Queen Anne’s laws are not referenced by the text of any of our laws or Constitution, so they don’t apply to us.

Our laws are our laws, despite what lawmakers “were thinking when they wrote them”.

You’re focusing on Mickey Mouse and corporate Disney, but to the author of little means, they gladly will let Disney corporation have Mickey for 120 years, as long as the author of little means can have copyright to his own works during his own lifetime.

Getting rid of copyrights altogether would do absolutely nothing to change Disney’s perpetual hold on the Mickey Mouse character as a marketing icon of their business, since it is covered under trademark law, and thus is enforceable as long as Disney continues to use and protect their trademark.

Open source is a scam. While open source organizations have the patina of some “everything’s free”, “community”, “non-profit” endeavor...
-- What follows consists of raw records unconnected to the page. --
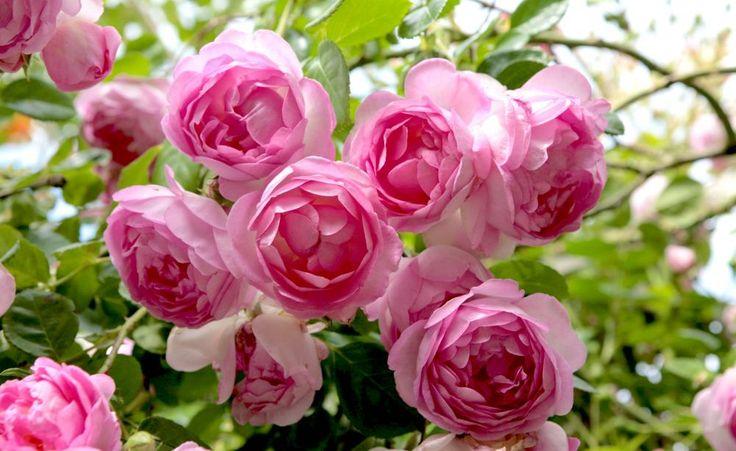 Die rosafarbende Kletterrose 'Jasmina' überzeugt durch einen kräftig süßen Duft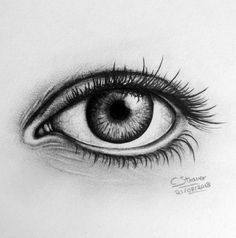 Images For > Realistic Colored Eye Drawings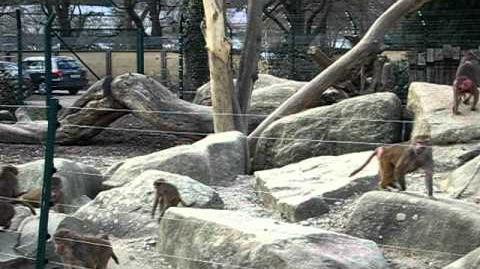 Mantelpavian (Papio hamadryas) im Zoo Augsburg - 18. März 2012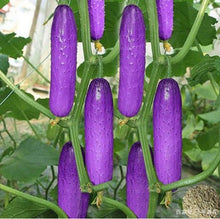 Load image into Gallery viewer, 100Pcs Japanese Rare Purple Cucumber Seeds Organic Vegetable Seeds Fruit Seed Bonsai Plants Home Garden Decor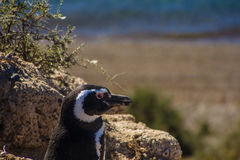 Magellanic Penguin Royalty Free Stock Photography
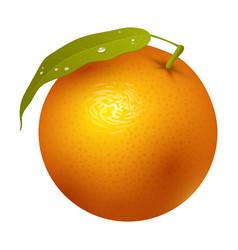 ripe orange fruits 3d citrus sweet food realistic vector image
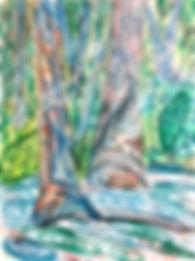 Illustration_Colour_1.jpg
the patina is merely a cloak for elite financial interests to develop new product companies into a de facto industry standard right from the product’s outset, and exterminate all competition from small software vendors - right from the outset.

This is accomplished quite simply: the “open source” version is developed and put into place first. Any smalltime developer who wants to sell competing software won’t be able to, because they will be competing against the open source product that is distributed free of charge. Everyone will want the “industry standard” “open source” product - and to millions of smaller enterprises and potential personal customers - the fact that it’s free makes it a no-brainer to try to use it if they need or want such a product.

Of course, the open source version will, at the outset, not be up to par for “enterprise”, or large business, customers.

After a few years, the “enterprise” version can be rolled out and sell at “enterprise” prices.

Can the small developer compete with the enterprise version ? Hardly, because corporate sales prospects will mostly just parrot the line that they only want to use “open source” software, even though that same corporate customer is paying bigtime for the enterprise version of the open source product.

A good example of this is github:

http://en.wikipedia.org/wiki/GitHub

If you look at github’s website - it looks like an open source utopia where there is NO PAYING for anything - anyone and everyone can use github FOR FREE.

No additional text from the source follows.